▼

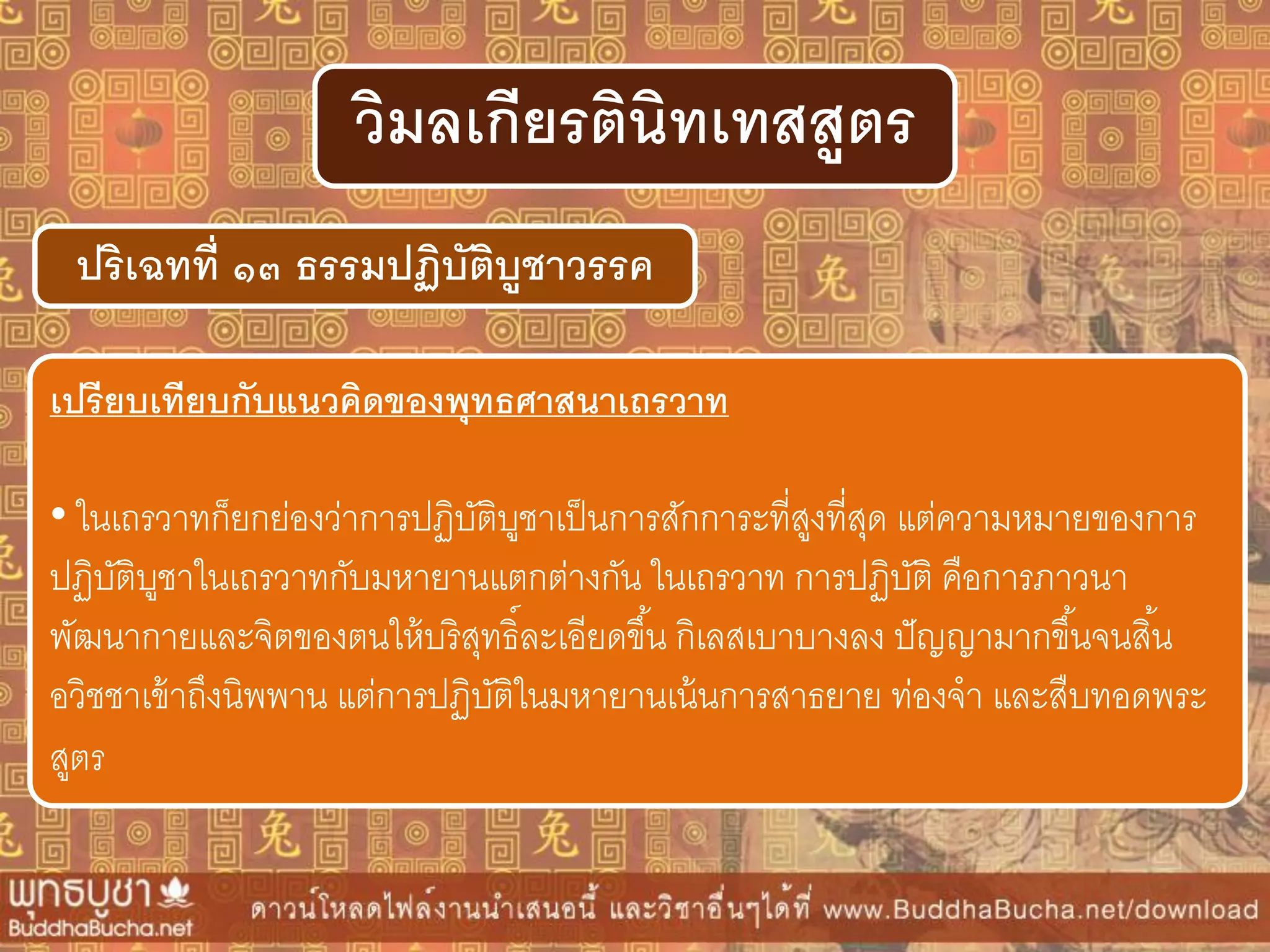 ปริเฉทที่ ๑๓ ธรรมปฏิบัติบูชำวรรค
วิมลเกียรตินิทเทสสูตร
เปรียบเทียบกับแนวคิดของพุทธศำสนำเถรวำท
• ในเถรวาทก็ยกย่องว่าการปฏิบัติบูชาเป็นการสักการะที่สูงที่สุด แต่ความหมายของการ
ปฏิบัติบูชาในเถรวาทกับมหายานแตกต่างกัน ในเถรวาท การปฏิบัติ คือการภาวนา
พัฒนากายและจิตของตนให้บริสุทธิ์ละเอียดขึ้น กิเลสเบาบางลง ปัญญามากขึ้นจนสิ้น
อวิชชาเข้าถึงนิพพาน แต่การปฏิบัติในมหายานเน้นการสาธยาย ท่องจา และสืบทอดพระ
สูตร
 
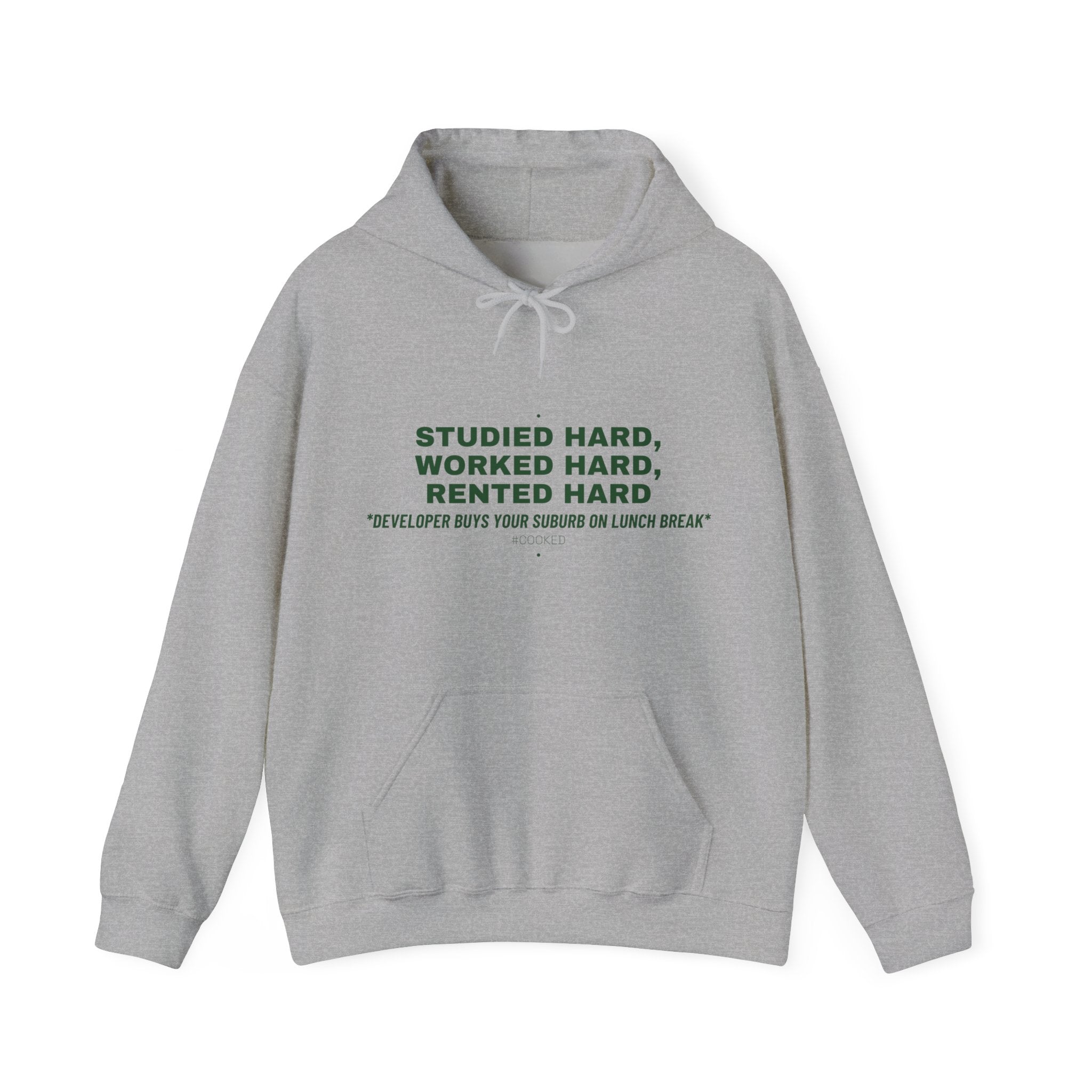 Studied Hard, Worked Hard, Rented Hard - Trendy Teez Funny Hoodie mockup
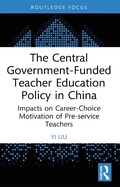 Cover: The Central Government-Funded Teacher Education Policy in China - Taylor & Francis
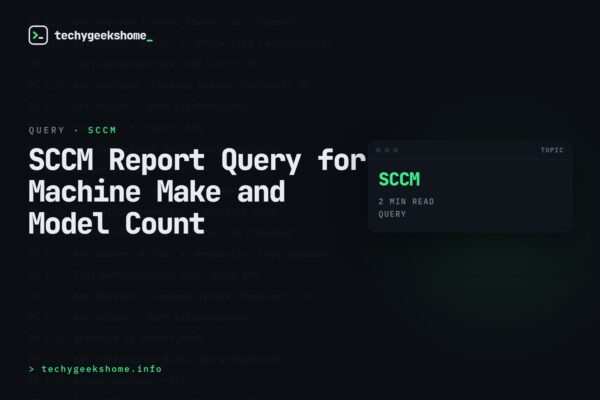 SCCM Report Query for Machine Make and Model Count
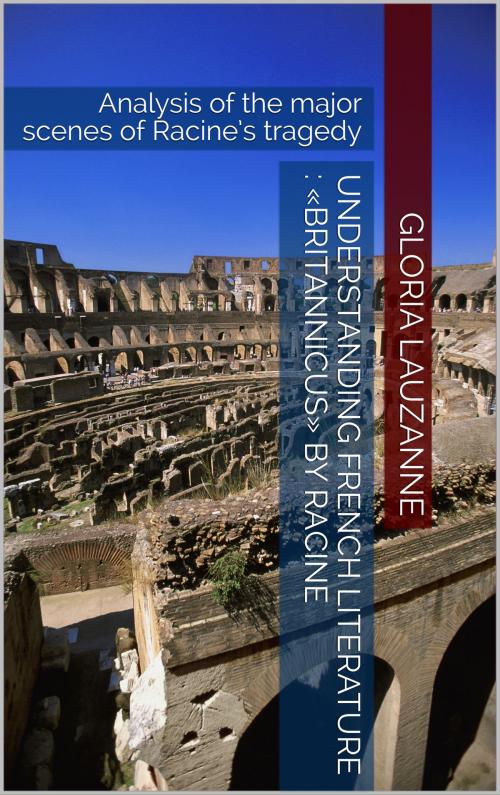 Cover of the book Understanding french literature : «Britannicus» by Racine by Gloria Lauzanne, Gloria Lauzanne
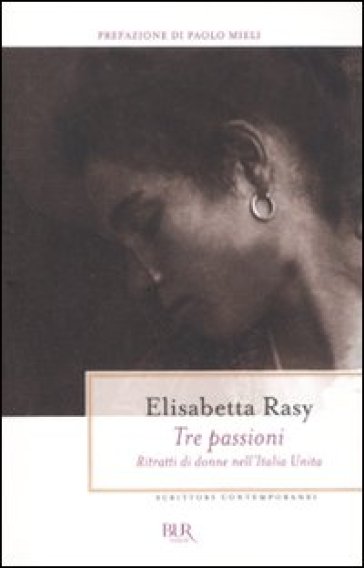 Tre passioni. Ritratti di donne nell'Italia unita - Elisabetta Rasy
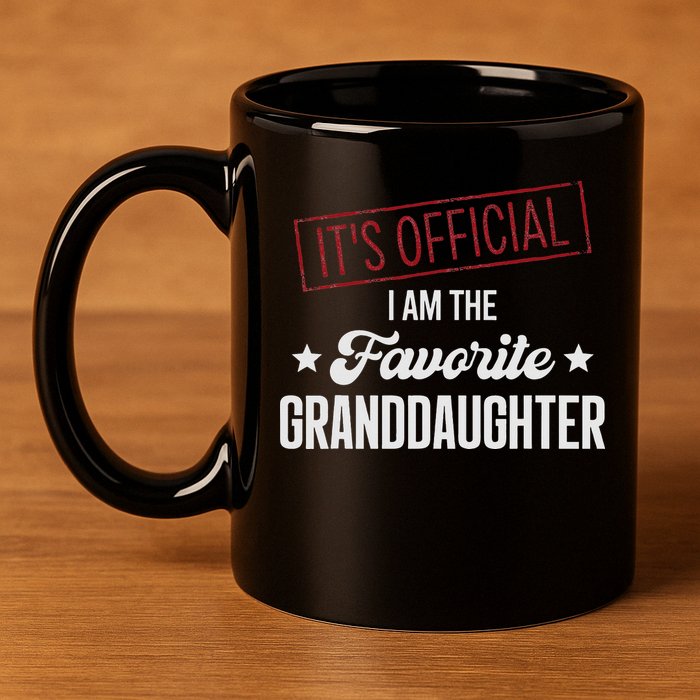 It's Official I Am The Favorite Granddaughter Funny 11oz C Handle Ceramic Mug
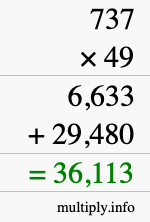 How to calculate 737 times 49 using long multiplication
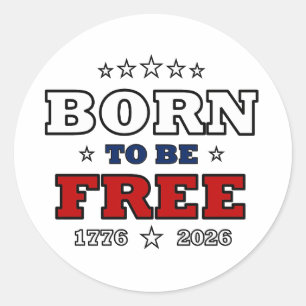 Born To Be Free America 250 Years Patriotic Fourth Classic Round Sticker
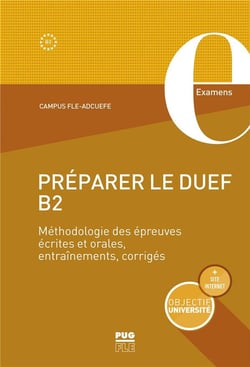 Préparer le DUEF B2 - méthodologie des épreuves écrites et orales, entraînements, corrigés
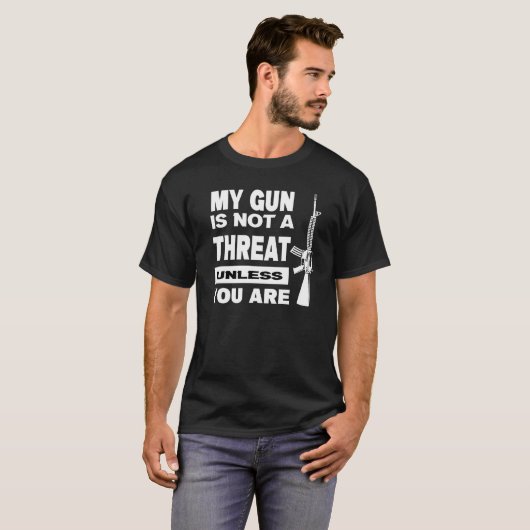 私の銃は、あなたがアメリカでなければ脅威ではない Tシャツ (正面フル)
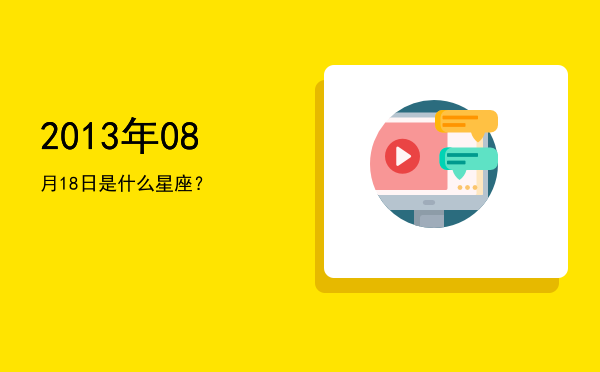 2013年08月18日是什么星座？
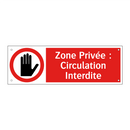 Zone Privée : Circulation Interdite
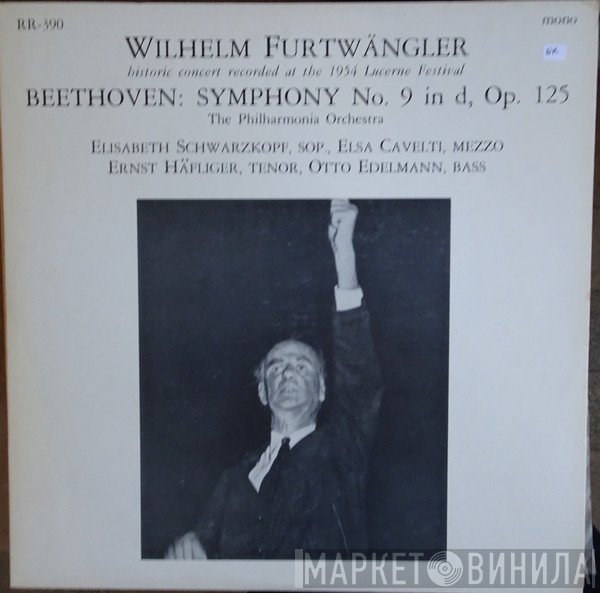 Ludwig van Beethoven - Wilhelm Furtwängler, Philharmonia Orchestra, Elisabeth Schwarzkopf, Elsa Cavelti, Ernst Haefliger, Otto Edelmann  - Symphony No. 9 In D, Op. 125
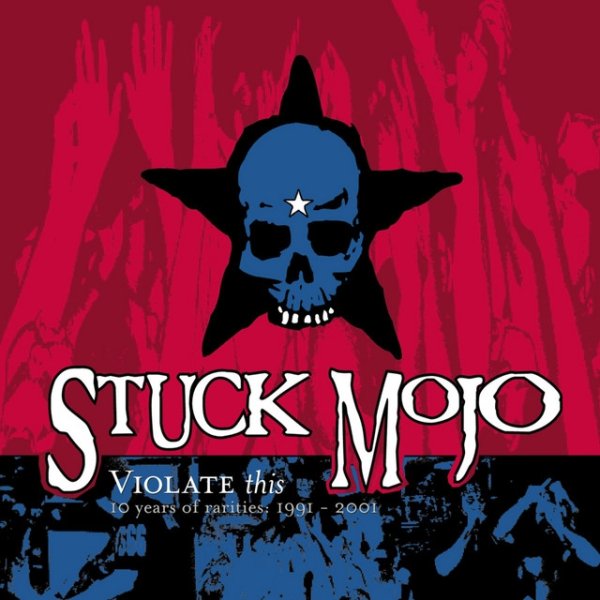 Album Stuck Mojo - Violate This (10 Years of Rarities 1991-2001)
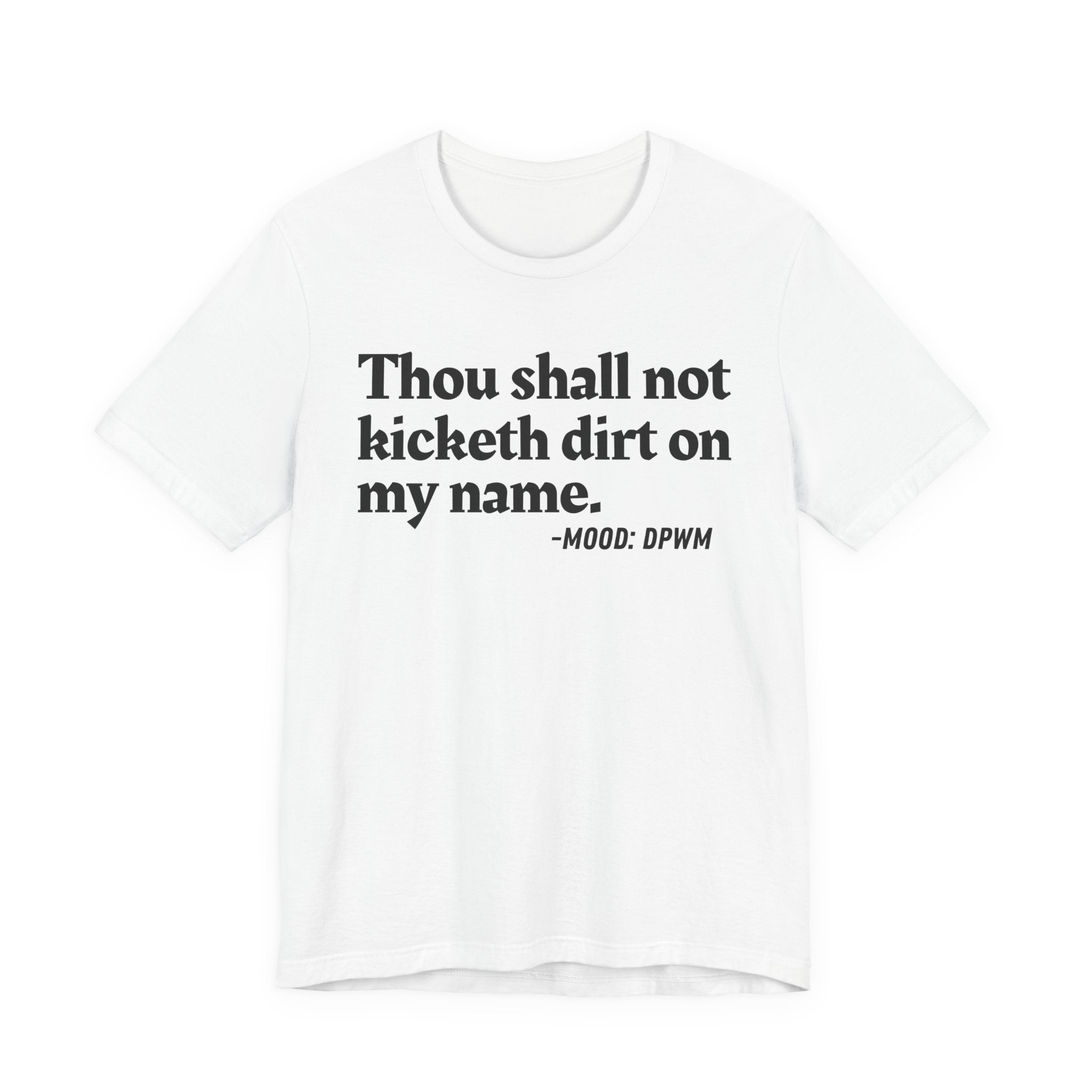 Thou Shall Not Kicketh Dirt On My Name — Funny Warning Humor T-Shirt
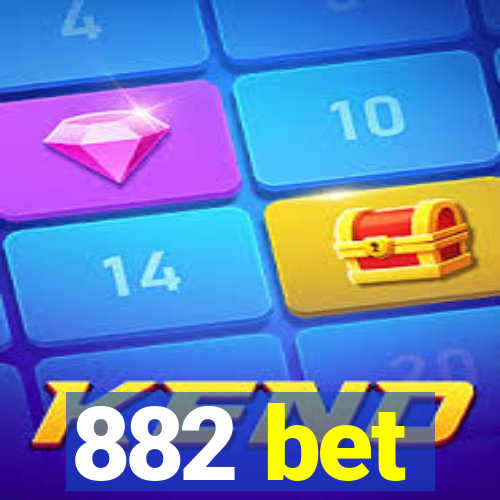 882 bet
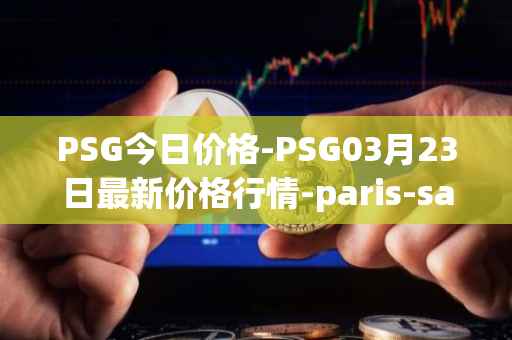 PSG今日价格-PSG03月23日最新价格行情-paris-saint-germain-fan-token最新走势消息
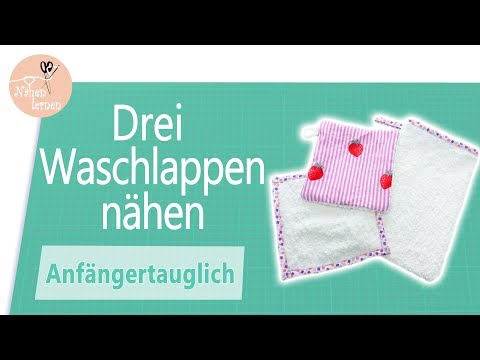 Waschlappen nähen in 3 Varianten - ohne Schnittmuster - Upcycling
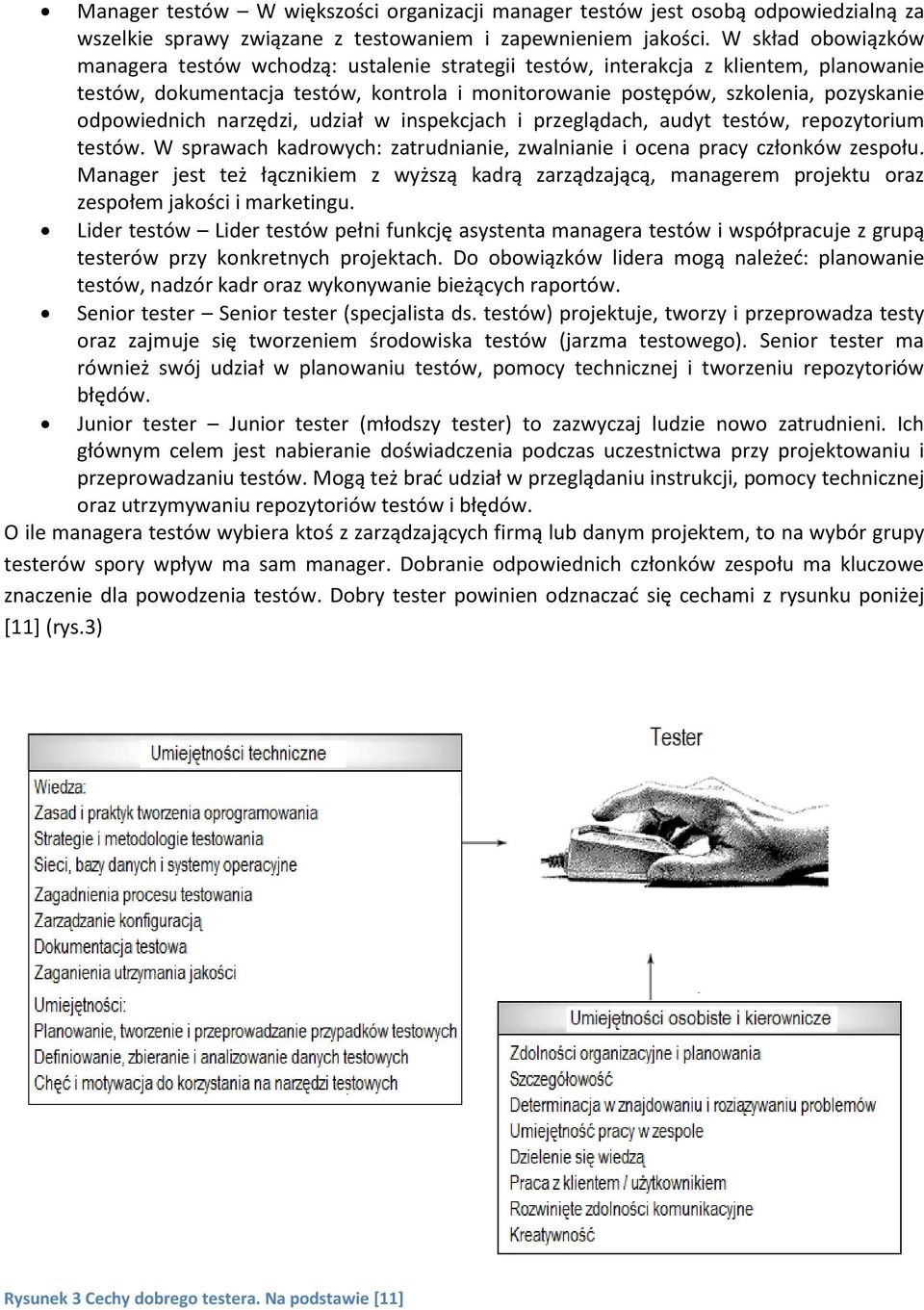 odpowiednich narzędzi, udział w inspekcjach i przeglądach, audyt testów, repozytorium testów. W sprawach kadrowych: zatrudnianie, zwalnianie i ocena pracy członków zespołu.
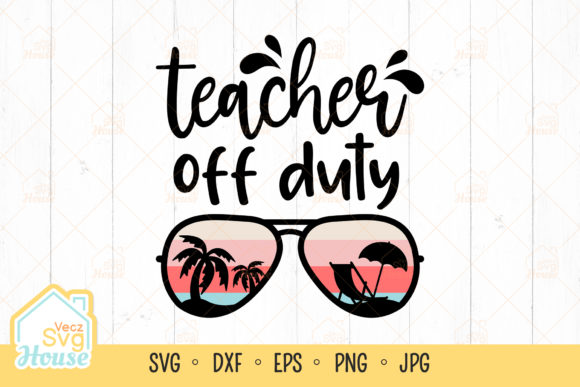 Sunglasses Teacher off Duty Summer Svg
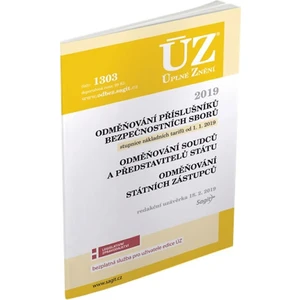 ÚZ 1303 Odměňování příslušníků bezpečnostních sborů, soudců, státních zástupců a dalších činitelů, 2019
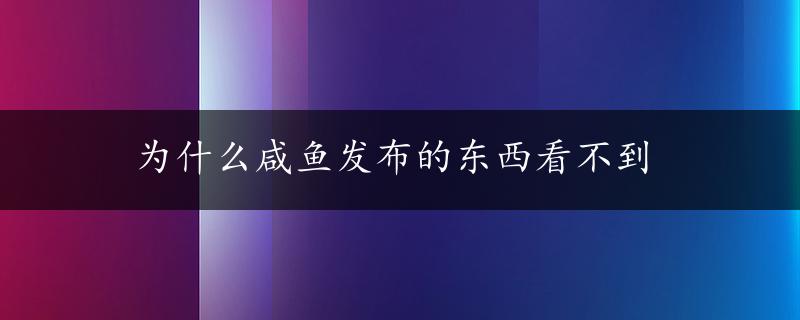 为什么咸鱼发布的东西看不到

▲

### Directions for this task
Print the data exactly as written, dropping any images it holds.

### Task result
 ปริเฉทที่ ๑๓ ธรรมปฏิบัติบูชำวรรค
วิมลเกียรตินิทเทสสูตร
เปรียบเทียบกับแนวคิดของพุทธศำสนำเถรวำท
• ในเถรวาทก็ยกย่องว่าการปฏิบัติบูชาเป็นการสักการะที่สูงที่สุด แต่ความหมายของการ
ปฏิบัติบูชาในเถรวาทกับมหายานแตกต่างกัน ในเถรวาท การปฏิบัติ คือการภาวนา
พัฒนากายและจิตของตนให้บริสุทธิ์ละเอียดขึ้น กิเลสเบาบางลง ปัญญามากขึ้นจนสิ้น
อวิชชาเข้าถึงนิพพาน แต่การปฏิบัติในมหายานเน้นการสาธยาย ท่องจา และสืบทอดพระ
สูตร
 
 Studied Hard, Worked Hard, Rented Hard - Trendy Teez Funny Hoodie mockup
 Cover: The Central Government-Funded Teacher Education Policy in China - Taylor & Francis
 SCCM Report Query for Machine Make and Model Count
 Cover of the book Understanding french literature : «Britannicus» by Racine by Gloria Lauzanne, Gloria Lauzanne
 Tre passioni. Ritratti di donne nell'Italia unita - Elisabetta Rasy
 It's Official I Am The Favorite Granddaughter Funny 11oz C Handle Ceramic Mug
 How to calculate 737 times 49 using long multiplication
 Born To Be Free America 250 Years Patriotic Fourth Classic Round Sticker
 Préparer le DUEF B2 - méthodologie des épreuves écrites et orales, entraînements, corrigés
 私の銃は、あなたがアメリカでなければ脅威ではない Tシャツ (正面フル)
 2013年08月18日是什么星座？
 Zone Privée : Circulation Interdite
 Ludwig van Beethoven - Wilhelm Furtwängler, Philharmonia Orchestra, Elisabeth Schwarzkopf, Elsa Cavelti, Ernst Haefliger, Otto Edelmann  - Symphony No. 9 In D, Op. 125
 Album Stuck Mojo - Violate This (10 Years of Rarities 1991-2001)
 Thou Shall Not Kicketh Dirt On My Name — Funny Warning Humor T-Shirt
 882 bet
 PSG今日价格-PSG03月23日最新价格行情-paris-saint-germain-fan-token最新走势消息
 Waschlappen nähen in 3 Varianten - ohne Schnittmuster - Upcycling
 odpowiednich narzędzi, udział w inspekcjach i przeglądach, audyt testów, repozytorium testów. W sprawach kadrowych: zatrudnianie, zwalnianie i ocena pracy członków zespołu.
 Sunglasses Teacher off Duty Summer Svg
 ÚZ 1303 Odměňování příslušníků bezpečnostních sborů, soudců, státních zástupců a dalších činitelů, 2019
 为什么咸鱼发布的东西看不到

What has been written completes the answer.